## EXERCICE A
Reproduisez à l'identique les lignes des enregistrements ci-dessous : commencez à la ligne qui contient "Among man's nose" et allez jusqu'à la fin des enregistrements, ces deux bornes comprises.

## EXTRAIT
Par le Père Ludovic Frère, recteur du sanctuaire
Connaissez-vous l’émission "un dîner presque parfait" ? Si vous avez la télévision, il vous a sans doute été difficile de passer à côté de ce programme de téléréalité, présent sur les petits écrans depuis plus de cinq ans. On y voit des concurrents s’invitant les uns après les autres pour déterminer lequel d’en eux propose le meilleur dîner. La qualité du repas, la décoration et l’ambiance de la soirée : tout est évalué par les invités, si tant est qu’on puisse encore parler "d’invités", quand ceux qui sourient poliment autour de la table deviennent, quelques instants après, des juges implacables des moindres défauts du dîner qu’ils ont savouré !
Si Marthe avait été invitée à participer à "un dîner presque parfait", elle aurait certainement gagné beaucoup de points du côté de la qualité du repas. Mais elle en aurait perdu pas mal du côté du soin apporté à ses invités. Tellement soucieuse de bien faire, elle néglige son hôte et le prend même à partie : « Seigneur, cela ne te fait rien ? Ma Sœur me laisse seule à faire le service. Dis-lui donc de m’aider. »

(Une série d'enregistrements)

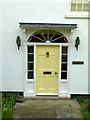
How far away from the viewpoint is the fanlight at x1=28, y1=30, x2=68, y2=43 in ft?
23.4

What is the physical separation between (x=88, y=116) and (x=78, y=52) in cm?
283

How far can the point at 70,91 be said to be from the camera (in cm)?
726

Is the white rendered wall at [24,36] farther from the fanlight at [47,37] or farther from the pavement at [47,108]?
the pavement at [47,108]

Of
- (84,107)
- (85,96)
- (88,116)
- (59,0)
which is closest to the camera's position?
(88,116)

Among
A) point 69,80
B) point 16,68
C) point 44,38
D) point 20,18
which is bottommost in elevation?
point 69,80

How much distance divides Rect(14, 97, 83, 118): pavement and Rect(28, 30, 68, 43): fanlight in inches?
106

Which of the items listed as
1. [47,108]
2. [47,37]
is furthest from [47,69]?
[47,108]

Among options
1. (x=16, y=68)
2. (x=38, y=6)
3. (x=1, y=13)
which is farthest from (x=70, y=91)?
(x=1, y=13)

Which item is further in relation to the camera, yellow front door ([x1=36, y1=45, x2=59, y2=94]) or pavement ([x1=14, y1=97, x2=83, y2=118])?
yellow front door ([x1=36, y1=45, x2=59, y2=94])

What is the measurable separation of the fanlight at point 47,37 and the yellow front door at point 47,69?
1.03ft

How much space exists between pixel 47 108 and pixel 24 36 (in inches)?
129

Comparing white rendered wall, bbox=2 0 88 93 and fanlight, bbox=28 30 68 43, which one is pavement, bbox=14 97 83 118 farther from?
fanlight, bbox=28 30 68 43

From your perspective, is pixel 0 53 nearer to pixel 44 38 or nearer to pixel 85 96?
pixel 44 38

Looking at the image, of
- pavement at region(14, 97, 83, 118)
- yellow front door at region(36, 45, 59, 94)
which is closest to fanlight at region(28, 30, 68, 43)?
yellow front door at region(36, 45, 59, 94)
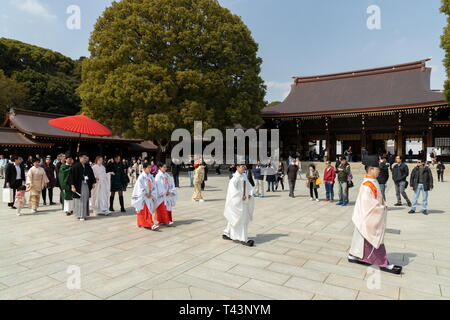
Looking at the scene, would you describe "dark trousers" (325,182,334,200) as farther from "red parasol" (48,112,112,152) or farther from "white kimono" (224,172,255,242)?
"red parasol" (48,112,112,152)

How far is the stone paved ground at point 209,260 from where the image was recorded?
3.68 metres

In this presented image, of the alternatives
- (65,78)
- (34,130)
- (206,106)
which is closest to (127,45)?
(206,106)

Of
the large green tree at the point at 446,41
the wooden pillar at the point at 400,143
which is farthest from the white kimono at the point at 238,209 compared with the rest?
the wooden pillar at the point at 400,143

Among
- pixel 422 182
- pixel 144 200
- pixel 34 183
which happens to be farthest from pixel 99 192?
pixel 422 182

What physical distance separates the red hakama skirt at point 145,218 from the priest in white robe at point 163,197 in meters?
0.36

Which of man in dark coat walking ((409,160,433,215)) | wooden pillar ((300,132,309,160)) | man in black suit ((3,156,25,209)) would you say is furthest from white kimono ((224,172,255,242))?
wooden pillar ((300,132,309,160))

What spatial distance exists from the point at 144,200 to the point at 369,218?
468 cm

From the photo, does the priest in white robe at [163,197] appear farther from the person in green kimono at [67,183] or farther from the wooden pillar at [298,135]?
the wooden pillar at [298,135]

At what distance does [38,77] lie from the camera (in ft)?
123

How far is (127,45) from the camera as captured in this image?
2025 cm

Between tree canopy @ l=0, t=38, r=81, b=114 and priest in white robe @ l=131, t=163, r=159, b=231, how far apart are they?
114 ft

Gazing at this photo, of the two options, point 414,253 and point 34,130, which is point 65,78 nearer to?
point 34,130

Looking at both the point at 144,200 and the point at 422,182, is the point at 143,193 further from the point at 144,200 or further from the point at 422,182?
the point at 422,182
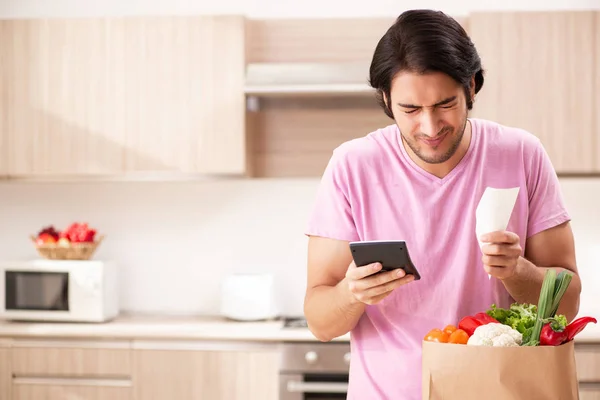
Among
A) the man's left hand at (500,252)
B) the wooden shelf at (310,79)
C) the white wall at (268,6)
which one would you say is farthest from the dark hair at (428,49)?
the white wall at (268,6)

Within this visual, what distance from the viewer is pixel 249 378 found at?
3367 mm

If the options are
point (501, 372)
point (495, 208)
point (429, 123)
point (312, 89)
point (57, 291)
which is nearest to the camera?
point (501, 372)

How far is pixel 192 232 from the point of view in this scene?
4082mm

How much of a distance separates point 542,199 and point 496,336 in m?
0.43

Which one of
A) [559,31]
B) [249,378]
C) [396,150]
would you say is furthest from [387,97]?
[559,31]

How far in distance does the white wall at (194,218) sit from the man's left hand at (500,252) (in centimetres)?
263

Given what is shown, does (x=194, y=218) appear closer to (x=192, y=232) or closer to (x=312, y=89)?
(x=192, y=232)

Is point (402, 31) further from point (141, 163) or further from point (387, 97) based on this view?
point (141, 163)

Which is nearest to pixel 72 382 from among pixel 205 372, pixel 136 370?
pixel 136 370

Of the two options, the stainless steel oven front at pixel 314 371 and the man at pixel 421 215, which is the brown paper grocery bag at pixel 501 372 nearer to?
the man at pixel 421 215

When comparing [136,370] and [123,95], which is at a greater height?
[123,95]

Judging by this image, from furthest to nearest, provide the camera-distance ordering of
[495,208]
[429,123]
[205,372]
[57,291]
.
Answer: [57,291]
[205,372]
[429,123]
[495,208]

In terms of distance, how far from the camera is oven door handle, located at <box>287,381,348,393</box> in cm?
327

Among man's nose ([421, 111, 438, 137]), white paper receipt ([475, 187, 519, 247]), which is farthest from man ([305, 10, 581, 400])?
white paper receipt ([475, 187, 519, 247])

## EXERCICE B
Recopiez fidèlement un passage de l'extrait ci-dessus, en commençant aux mots "Par le Père" et en vous arrêtant après les mots "ont savouré !".

## RÉPONSE COMPLÈTE A
Among man's nose ([421, 111, 438, 137]), white paper receipt ([475, 187, 519, 247]), which is farthest from man ([305, 10, 581, 400])?
white paper receipt ([475, 187, 519, 247])

## RÉPONSE COMPLÈTE B
Par le Père Ludovic Frère, recteur du sanctuaire
Connaissez-vous l’émission "un dîner presque parfait" ? Si vous avez la télévision, il vous a sans doute été difficile de passer à côté de ce programme de téléréalité, présent sur les petits écrans depuis plus de cinq ans. On y voit des concurrents s’invitant les uns après les autres pour déterminer lequel d’en eux propose le meilleur dîner. La qualité du repas, la décoration et l’ambiance de la soirée : tout est évalué par les invités, si tant est qu’on puisse encore parler "d’invités", quand ceux qui sourient poliment autour de la table deviennent, quelques instants après, des juges implacables des moindres défauts du dîner qu’ils ont savouré !